Milan Kundera évoque ce que lui a coûté  La plaisanterie

"Un jour, en 1961, je suis allé voir des amis dans la région minière où autrefois j'avais vécu. Ils m'ont raconté l'histoire d'une jeune ouvrière arrêtée et écrouée parce qu'elle volait, pour son amant, des fleurs dans les cimetières. Son image ne me quittait pas, et devant mes yeux se dessinait le destin d'une jeune femme pour qui l'amour et la chair étaient mondes séparés, pour qui la sexualité se trouvait à l'opposé de l'amour. Une autre image se joignait en contrepoint à celle de la voleuse de fleurs : un long acte d'amour qui n'était en réalité qu'un superbe acte de haine. Ainsi est né l'idée de mon premier roman, que j'ai achevé en décembre 1965 et intitulé La plaisanterie."

Les rédacteurs de la maison d'édition pragoise dirigée par l'Union des écrivains l'aimèrent tout de suite, mais le manuscrit devait être soumis au bureau de la censure. Une année durant, je ne sais combiend de fois, j'y fus convoqué. On me demandait de profondes transformations, d'immenses coupures. Je refusais chaque fois de changer quoi que ce soit et, curieusement, les exigences des apparatchiks diminuaient d'un entretien à l'autre. Histoire aujourd'hui à peine croyable : dans les années soixante, par sa force de contagion, la mentalité libérale décomposait le système, culpabilisait le pouvoir, en sorte que même les censeurs ne censuraient plus comme il fallait ; à la grande surprise de tous, le manuscrit fut un jour envoyé à l'imprimerie tel quel.

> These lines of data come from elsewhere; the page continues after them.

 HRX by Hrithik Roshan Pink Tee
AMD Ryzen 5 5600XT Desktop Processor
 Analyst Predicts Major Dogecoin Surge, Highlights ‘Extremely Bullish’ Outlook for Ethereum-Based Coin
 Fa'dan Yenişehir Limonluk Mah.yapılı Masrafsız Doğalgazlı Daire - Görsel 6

Une fois édité (c'était au printemps 1967), le roman fut accueili avec une faveur quasi unanime et l'Union des écrivains tchèques lui décerna son prix de l'année 1968. Auteur jusqu'alors peu connu, j'ai vu, dans un court délai, trois éditions rapidement épuisées et le titrage glmobal atteindre 120 000 exemplaires. Un an après, l'invasion russe bouleversa tout. La plaisanterie fut couvert d'injures au cours d'une longue campagne de presse, interdit (ainsi que mes autres livres) et retiré des bibliothèques publiques..."

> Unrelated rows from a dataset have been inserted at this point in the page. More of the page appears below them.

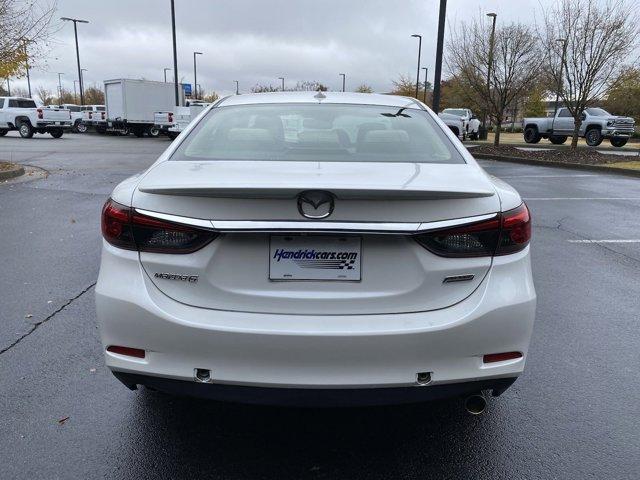 used 2016 Mazda Mazda6 car, priced at $12,977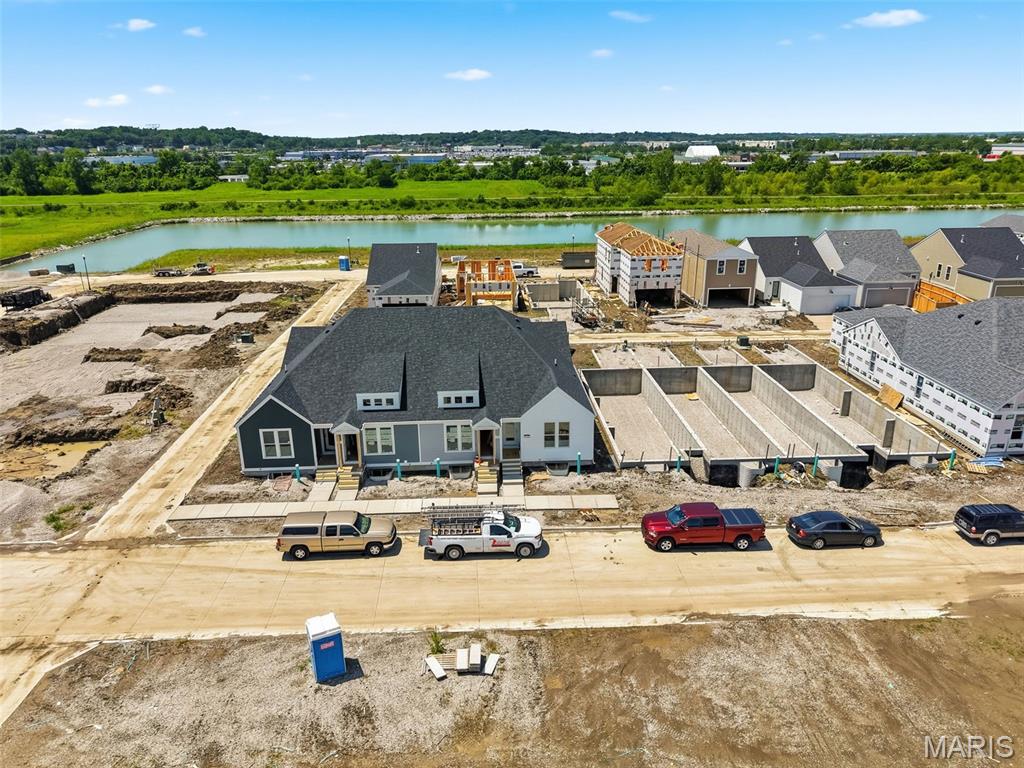 New Town - Residential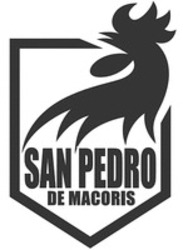 Міжнародна реєстрація торговельної марки № 1335512: SAN PEDRO DE MACORIS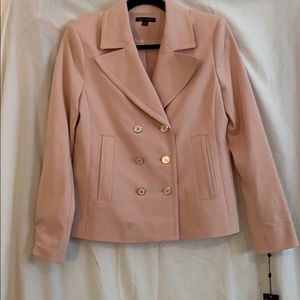 Tommy Hilfiger Pink Blazer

Alain Finkielkraut évoque La plaisanterie dans Un coeur intelligent :

"On n'a pas besoin de la littérature pour apprendre à lire. On a besoin de la littérature pour soustraire le monde réel aux lectures sommaires, que celles-ci soient le fait du sentimentalisme facile ou de l'intelligence implacable. La littérature nous apprend à nous défier des théorèmes de l'entendement et à substituer au règne des antinomies celui de la nuance. Elle répudie le mélodrame et elle rappelle, pour le dire avec les mots pascaliens de Constantin Noïca, "qu'aucune réussite de l'esprit de géométrie ne saurait absoudre l'homme de ses responsabilités envers l'esprit de finesse." (La muflerie du vrai, lecture de Washington square de Henry James)
Mais il arrive aussi que le lecteur "ne comprenne pas la plaisanterie" ("L'homme pense, Dieu rit"), ou que la lumière de l'intelligence peine à toucher les coeurs enténébrés : "Défiant, au nom du droit au désir, les conventions sociales, les institutions politiques et le principe de rendement, nous nous sommes identifiés aux malheurs de Ludvik (le "héros" de La Plaisanterie, communiste fervent, relégué dans un camp par ses "camarades" à cause d'une innocente "plaisanterie") et nous l'avons célébré comme l'un des nôtres. Tout à notre reconnaissance, nous avons occulté le fait, pourtant flagrant, qu'il était une victime non de l'Etat ou du système, mais de l'ardeur insurrectionnelle."
Ce même Ludvik qui découvre avec effroi que les "écussons noirs" (les prisonniers politiques) reproduisent dans le camp vis-à-vis d'un camarade plus vulnérable l'ostracisme dont ils ont eux-mêmes été les victimes : "Les écussons noirs se sont montrés capables de traquer un homme comme la collectivité qui avait chassé Ludvik et peut-être, pense-t-il, comme toute collectivité humaine. Autrement dit, il n'y a pas d'union sans union sacrée et pas d'union sacrée sans victime expiatoire. Privée de l'aliment de la haine, la fraternité dépérirait : pour exister, elle a besoin de chair fraîche."